Time Period3 Months [change]
DirectionMoves Against 
StrengthInsignificant
Accuracy100.0%
ValuesDaily Returns

IAC Inc  vs.  Godaddy

 Performance 
       Timeline  
IAC Inc 

Risk-Adjusted Performance

0 of 100

 
Weak
 
Strong
Very Weak
Over the last 90 days IAC Inc has generated negative risk-adjusted returns adding no value to investors with long positions. In spite of rather sound basic indicators, IAC is not utilizing all of its potentials. The latest stock price tumult, may contribute to shorter-term losses for the shareholders.
Godaddy 

Risk-Adjusted Performance

11 of 100

 
Weak
 
Strong
Good
Compared to the overall equity markets, risk-adjusted returns on investments in Godaddy are ranked lower than 11 (%) of all global equities and portfolios over the last 90 days. In spite of fairly uncertain fundamental indicators, Godaddy may actually be approaching a critical reversion point that can send shares even higher in May 2024.

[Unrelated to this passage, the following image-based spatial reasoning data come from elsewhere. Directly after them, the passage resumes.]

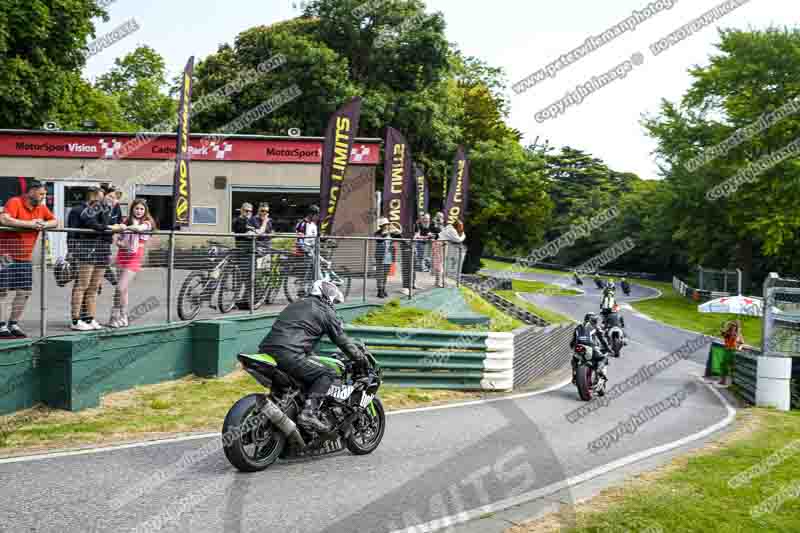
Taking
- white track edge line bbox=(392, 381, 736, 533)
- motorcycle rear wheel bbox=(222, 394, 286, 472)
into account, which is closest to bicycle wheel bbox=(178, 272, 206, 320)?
motorcycle rear wheel bbox=(222, 394, 286, 472)

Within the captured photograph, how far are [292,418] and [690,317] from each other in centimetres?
4189

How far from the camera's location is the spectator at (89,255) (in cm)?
969

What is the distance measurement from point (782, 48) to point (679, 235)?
1481cm

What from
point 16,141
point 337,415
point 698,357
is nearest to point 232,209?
point 16,141

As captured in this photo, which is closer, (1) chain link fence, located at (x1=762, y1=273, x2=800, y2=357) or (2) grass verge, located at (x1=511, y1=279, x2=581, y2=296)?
(1) chain link fence, located at (x1=762, y1=273, x2=800, y2=357)

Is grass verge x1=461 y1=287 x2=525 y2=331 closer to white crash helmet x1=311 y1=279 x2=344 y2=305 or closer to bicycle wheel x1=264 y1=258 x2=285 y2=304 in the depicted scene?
bicycle wheel x1=264 y1=258 x2=285 y2=304

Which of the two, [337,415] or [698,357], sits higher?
[337,415]

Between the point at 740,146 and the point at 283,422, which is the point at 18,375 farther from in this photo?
the point at 740,146

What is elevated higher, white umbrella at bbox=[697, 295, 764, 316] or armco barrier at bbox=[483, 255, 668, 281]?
white umbrella at bbox=[697, 295, 764, 316]

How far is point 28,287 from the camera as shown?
29.6 ft

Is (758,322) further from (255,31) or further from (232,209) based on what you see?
(255,31)

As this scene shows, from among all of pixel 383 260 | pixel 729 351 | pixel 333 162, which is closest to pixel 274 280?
pixel 383 260

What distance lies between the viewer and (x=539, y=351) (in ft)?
55.5

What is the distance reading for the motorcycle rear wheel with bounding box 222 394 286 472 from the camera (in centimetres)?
700
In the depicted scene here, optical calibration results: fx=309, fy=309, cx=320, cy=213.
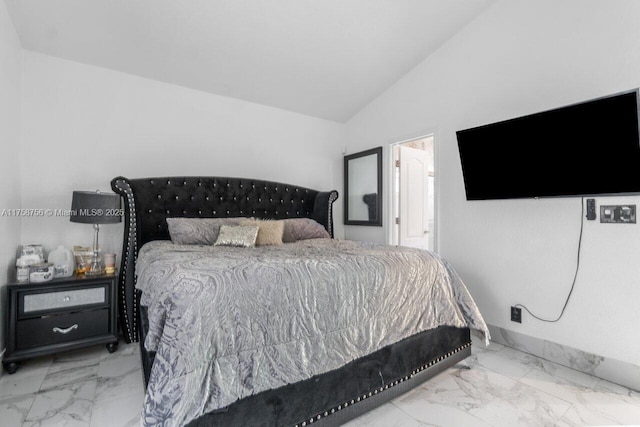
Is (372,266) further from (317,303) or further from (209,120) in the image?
(209,120)

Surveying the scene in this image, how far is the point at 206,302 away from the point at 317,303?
52cm

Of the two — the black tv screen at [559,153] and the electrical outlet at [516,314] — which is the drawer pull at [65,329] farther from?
the electrical outlet at [516,314]

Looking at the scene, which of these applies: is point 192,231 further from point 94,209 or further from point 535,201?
point 535,201

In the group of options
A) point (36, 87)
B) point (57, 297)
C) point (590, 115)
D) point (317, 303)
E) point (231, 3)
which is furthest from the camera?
point (36, 87)

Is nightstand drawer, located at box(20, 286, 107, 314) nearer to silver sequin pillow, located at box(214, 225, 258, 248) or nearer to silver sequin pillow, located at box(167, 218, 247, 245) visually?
silver sequin pillow, located at box(167, 218, 247, 245)

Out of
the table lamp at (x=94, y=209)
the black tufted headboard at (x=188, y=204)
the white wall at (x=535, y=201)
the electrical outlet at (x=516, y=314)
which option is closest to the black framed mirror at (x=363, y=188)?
the black tufted headboard at (x=188, y=204)

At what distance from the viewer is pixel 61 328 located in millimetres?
2270

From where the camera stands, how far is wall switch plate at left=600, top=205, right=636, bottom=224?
2035 millimetres

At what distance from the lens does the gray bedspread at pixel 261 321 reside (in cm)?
113

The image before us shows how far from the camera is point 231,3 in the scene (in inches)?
96.3

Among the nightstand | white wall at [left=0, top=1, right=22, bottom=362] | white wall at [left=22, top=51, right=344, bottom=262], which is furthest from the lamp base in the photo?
white wall at [left=0, top=1, right=22, bottom=362]

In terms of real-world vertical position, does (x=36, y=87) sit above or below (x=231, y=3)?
below

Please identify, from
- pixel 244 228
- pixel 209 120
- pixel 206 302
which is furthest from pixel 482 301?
pixel 209 120

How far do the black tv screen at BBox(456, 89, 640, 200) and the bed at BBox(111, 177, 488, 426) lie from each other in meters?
0.98
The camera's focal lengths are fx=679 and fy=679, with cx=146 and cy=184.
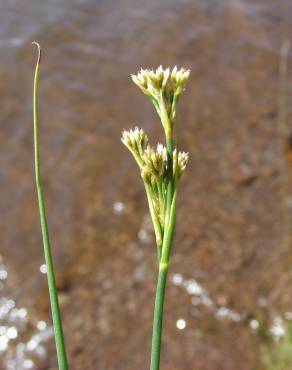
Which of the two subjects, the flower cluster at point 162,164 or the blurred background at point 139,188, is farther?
the blurred background at point 139,188

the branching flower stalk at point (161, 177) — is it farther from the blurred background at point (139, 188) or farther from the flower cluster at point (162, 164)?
the blurred background at point (139, 188)

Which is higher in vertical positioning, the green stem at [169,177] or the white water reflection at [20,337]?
the white water reflection at [20,337]

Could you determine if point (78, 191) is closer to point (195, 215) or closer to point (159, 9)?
point (195, 215)

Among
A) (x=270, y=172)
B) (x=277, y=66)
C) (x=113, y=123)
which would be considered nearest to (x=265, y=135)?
(x=270, y=172)

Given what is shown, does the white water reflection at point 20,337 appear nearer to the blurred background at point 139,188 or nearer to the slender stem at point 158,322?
the blurred background at point 139,188

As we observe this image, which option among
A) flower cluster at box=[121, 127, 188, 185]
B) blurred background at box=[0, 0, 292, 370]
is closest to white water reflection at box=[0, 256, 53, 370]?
blurred background at box=[0, 0, 292, 370]

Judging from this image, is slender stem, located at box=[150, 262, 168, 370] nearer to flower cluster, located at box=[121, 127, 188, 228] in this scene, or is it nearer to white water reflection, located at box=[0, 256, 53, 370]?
flower cluster, located at box=[121, 127, 188, 228]

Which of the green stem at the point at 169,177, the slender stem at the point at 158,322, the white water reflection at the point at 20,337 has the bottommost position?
the slender stem at the point at 158,322

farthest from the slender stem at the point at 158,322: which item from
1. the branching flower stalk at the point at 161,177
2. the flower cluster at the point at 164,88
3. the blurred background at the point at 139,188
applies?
the blurred background at the point at 139,188
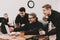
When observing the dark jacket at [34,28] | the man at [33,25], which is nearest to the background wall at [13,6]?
the dark jacket at [34,28]

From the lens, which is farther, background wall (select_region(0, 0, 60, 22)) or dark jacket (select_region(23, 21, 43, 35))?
background wall (select_region(0, 0, 60, 22))

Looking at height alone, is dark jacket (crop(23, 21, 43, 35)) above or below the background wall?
below

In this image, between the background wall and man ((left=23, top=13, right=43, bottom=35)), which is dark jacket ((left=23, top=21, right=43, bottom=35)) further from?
the background wall

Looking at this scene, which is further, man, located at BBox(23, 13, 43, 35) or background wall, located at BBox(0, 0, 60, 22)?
background wall, located at BBox(0, 0, 60, 22)

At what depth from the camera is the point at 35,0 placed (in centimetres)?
810

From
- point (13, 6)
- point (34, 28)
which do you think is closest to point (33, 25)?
point (34, 28)

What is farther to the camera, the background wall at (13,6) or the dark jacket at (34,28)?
the background wall at (13,6)

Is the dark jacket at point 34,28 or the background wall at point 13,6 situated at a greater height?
the background wall at point 13,6

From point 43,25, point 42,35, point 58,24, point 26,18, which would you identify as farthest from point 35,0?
point 58,24

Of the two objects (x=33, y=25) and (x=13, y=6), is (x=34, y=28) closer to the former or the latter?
(x=33, y=25)

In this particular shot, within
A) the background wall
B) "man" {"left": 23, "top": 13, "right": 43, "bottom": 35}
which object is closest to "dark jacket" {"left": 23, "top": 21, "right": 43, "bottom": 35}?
"man" {"left": 23, "top": 13, "right": 43, "bottom": 35}

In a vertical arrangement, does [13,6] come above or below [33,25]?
above

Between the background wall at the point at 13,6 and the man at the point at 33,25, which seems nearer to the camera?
the man at the point at 33,25

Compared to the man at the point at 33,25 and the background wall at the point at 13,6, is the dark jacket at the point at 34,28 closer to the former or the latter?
→ the man at the point at 33,25
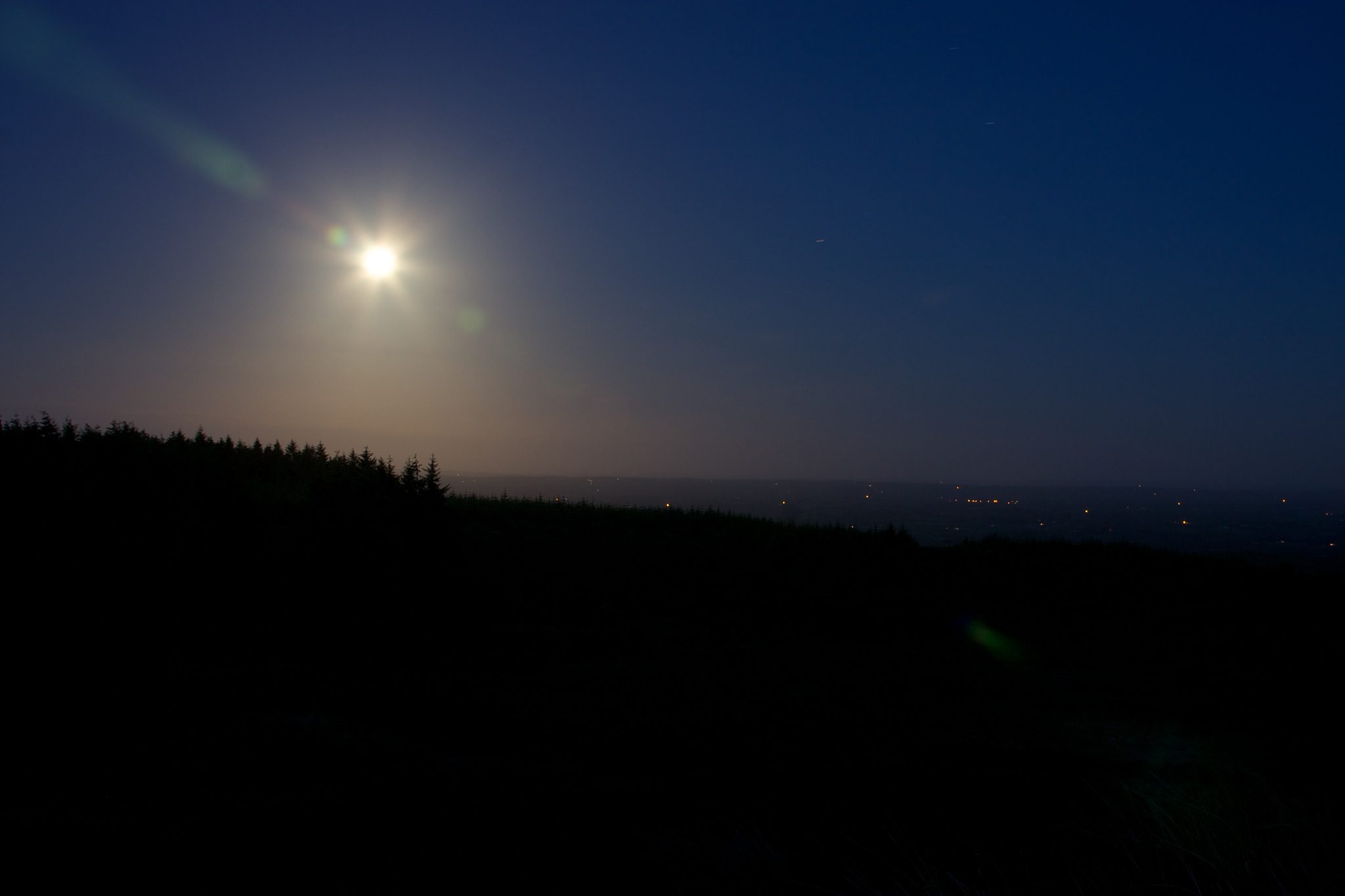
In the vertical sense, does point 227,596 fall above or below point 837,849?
above

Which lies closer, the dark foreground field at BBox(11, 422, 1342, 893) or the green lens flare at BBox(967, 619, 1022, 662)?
the dark foreground field at BBox(11, 422, 1342, 893)

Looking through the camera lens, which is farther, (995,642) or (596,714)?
(995,642)

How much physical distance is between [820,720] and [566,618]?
545cm

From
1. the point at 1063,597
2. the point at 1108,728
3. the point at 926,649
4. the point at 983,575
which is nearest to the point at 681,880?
the point at 1108,728

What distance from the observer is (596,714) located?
6.07 meters

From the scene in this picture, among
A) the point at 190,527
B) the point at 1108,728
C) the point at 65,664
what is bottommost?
the point at 1108,728

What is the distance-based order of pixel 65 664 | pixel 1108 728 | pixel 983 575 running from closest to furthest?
pixel 1108 728 → pixel 65 664 → pixel 983 575

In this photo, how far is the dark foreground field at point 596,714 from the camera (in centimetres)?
327

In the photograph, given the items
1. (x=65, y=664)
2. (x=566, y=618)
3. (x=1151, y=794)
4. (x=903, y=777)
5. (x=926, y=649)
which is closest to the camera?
(x=1151, y=794)

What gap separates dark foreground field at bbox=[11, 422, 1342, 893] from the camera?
3.27 metres

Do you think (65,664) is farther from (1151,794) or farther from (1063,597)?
(1063,597)

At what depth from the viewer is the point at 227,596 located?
929 cm

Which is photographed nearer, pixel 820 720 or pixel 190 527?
pixel 820 720

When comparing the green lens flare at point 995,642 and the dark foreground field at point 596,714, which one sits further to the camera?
the green lens flare at point 995,642
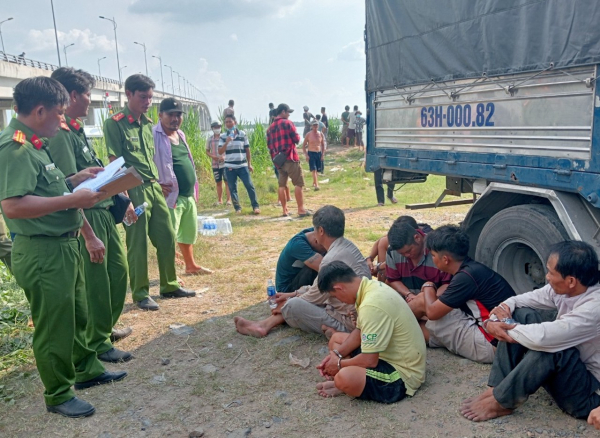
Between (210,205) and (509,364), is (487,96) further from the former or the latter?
(210,205)

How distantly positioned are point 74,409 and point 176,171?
2.95 m

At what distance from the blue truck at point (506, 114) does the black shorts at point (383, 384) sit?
1392mm

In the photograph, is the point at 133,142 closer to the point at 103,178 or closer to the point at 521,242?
the point at 103,178

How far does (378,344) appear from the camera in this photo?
3027 millimetres

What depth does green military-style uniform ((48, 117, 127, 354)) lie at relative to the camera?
3607mm

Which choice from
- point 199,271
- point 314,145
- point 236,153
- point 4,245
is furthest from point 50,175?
point 314,145

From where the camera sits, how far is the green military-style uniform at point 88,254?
3607mm

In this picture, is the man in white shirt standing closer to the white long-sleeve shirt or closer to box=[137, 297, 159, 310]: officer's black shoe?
the white long-sleeve shirt

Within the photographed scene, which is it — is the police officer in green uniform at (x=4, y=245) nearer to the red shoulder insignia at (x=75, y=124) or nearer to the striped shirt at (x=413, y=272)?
the red shoulder insignia at (x=75, y=124)

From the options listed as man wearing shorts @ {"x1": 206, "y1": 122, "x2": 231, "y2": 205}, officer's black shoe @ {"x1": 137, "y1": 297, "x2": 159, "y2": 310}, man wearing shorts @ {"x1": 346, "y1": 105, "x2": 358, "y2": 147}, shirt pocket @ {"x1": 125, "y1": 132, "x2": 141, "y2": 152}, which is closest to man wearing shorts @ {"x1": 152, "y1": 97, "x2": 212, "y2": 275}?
shirt pocket @ {"x1": 125, "y1": 132, "x2": 141, "y2": 152}

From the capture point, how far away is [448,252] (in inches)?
135

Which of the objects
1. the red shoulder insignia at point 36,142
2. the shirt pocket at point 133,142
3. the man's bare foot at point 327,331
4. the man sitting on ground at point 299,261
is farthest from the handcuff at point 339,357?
the shirt pocket at point 133,142

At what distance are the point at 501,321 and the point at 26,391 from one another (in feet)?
10.1

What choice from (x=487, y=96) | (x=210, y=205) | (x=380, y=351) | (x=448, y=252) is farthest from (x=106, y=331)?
(x=210, y=205)
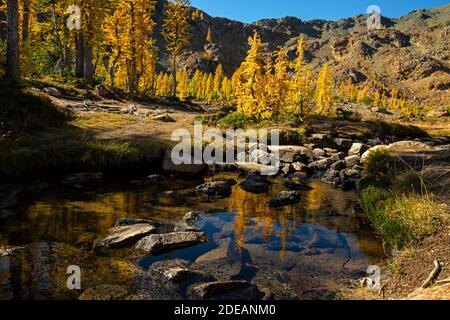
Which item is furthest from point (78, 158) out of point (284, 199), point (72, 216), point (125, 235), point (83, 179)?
point (284, 199)

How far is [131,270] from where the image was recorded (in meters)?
8.19

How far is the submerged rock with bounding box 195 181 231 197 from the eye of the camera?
15.4 metres

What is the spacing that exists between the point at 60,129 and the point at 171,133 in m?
6.55

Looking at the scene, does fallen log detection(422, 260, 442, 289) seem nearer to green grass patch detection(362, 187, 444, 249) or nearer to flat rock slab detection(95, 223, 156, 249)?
green grass patch detection(362, 187, 444, 249)

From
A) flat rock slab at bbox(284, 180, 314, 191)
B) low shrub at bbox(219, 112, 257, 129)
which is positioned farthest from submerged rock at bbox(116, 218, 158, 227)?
low shrub at bbox(219, 112, 257, 129)

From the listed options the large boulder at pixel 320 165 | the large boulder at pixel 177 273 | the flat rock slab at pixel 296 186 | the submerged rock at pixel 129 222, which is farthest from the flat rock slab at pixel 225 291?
the large boulder at pixel 320 165

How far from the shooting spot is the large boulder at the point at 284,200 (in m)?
14.4

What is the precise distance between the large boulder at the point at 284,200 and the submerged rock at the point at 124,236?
5.50 meters

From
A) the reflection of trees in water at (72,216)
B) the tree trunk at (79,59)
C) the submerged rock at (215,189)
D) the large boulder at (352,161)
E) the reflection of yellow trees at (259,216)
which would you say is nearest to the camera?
the reflection of trees in water at (72,216)

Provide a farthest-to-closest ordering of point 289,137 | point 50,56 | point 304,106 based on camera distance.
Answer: point 50,56 → point 304,106 → point 289,137

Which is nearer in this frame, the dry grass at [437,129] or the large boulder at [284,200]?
the large boulder at [284,200]

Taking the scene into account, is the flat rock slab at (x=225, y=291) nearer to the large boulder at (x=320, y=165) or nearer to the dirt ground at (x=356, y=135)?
the dirt ground at (x=356, y=135)

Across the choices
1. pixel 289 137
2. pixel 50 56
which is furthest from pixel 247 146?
pixel 50 56
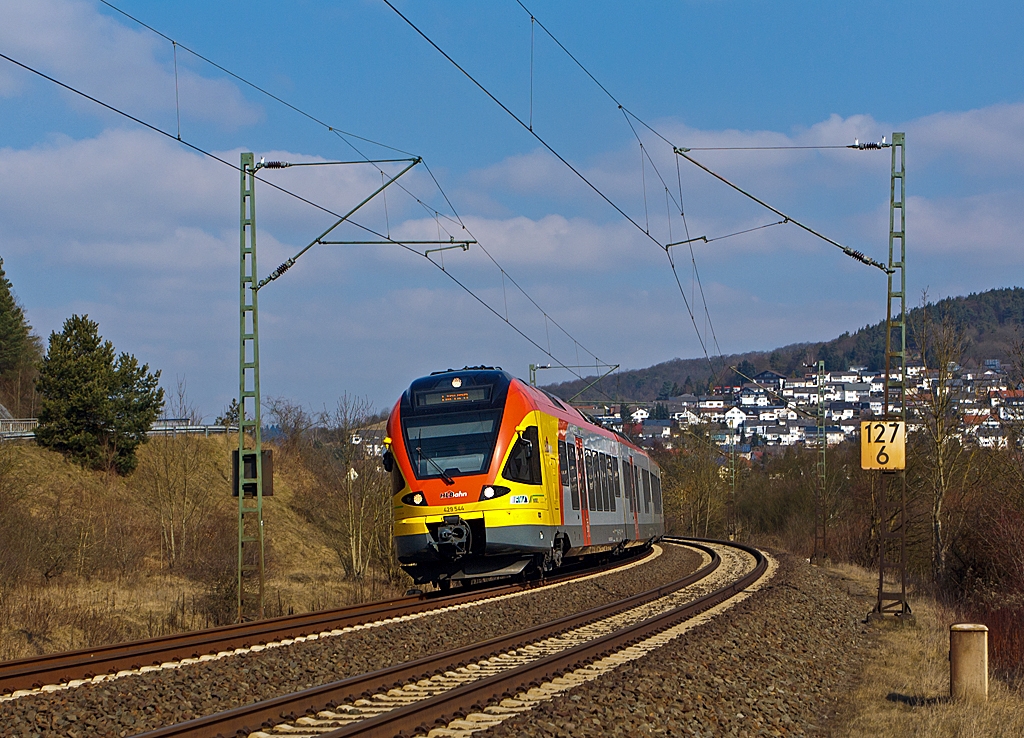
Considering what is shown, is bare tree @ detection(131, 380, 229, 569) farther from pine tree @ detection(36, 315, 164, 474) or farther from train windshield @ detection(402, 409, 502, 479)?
train windshield @ detection(402, 409, 502, 479)

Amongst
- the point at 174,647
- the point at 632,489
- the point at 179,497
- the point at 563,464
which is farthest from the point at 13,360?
the point at 174,647

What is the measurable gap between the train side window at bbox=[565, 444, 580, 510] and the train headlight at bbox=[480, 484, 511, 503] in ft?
11.2

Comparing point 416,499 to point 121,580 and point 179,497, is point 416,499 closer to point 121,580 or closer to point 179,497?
point 121,580

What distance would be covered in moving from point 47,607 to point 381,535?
13433 mm

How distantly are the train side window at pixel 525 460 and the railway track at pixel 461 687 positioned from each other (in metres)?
3.61

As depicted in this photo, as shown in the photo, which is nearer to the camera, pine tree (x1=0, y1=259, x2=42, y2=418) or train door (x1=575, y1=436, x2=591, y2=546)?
train door (x1=575, y1=436, x2=591, y2=546)

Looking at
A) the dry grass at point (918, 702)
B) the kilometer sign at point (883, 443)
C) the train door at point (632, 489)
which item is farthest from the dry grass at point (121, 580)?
the dry grass at point (918, 702)

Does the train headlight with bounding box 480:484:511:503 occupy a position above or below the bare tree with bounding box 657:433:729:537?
above

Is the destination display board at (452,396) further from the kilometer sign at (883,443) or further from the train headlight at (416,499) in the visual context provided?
the kilometer sign at (883,443)

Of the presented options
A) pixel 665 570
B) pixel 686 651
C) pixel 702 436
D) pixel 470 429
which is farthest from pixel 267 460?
pixel 702 436

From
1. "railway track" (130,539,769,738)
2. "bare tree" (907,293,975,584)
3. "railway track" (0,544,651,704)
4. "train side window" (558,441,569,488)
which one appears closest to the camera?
"railway track" (130,539,769,738)

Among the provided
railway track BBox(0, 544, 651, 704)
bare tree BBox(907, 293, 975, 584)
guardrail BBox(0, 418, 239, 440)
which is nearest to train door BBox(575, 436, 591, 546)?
railway track BBox(0, 544, 651, 704)

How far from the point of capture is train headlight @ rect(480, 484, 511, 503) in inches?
769

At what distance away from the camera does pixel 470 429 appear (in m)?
20.0
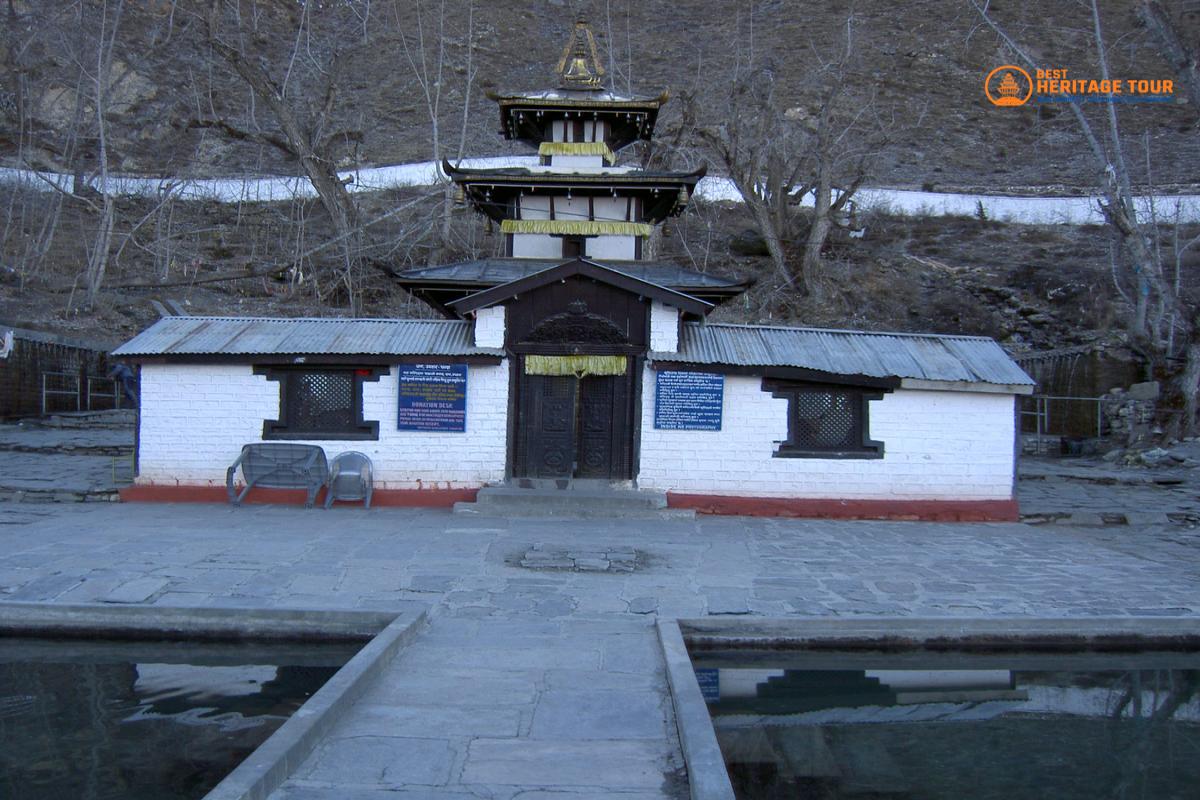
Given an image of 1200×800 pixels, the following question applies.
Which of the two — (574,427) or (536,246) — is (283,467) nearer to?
(574,427)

IAC and Godaddy Volatility Contrast

   Predicted Return Density   
       Returns  

Pair Trading with IAC and Godaddy

The main advantage of trading using opposite IAC and Godaddy positions is that it hedges away some unsystematic risk. Because of two separate transactions, even if IAC position performs unexpectedly, Godaddy can make up some of the losses. Pair trading also minimizes risk from directional movements in the market. For example, if an entire industry or sector drops because of unexpected headlines, the short position in Godaddy will offset losses from the drop in Godaddy's long position.
The idea behind IAC Inc and Godaddy pairs trading is to make the combined position market-neutral, meaning the overall market's direction will not affect its win or loss (or potential downside or upside). This can be achieved by designing a pairs trade with two highly correlated stocks or equities that operate in a similar space or sector, making it possible to obtain profits through simple and relatively low-risk investment.
Check out your portfolio center.
Note that this page's information should be used as a complementary analysis to find the right mix of equity instruments to add to your existing portfolios or create a brand new portfolio. You can also try the Financial Widgets module to easily integrated Macroaxis content with over 30 different plug-and-play financial widgets.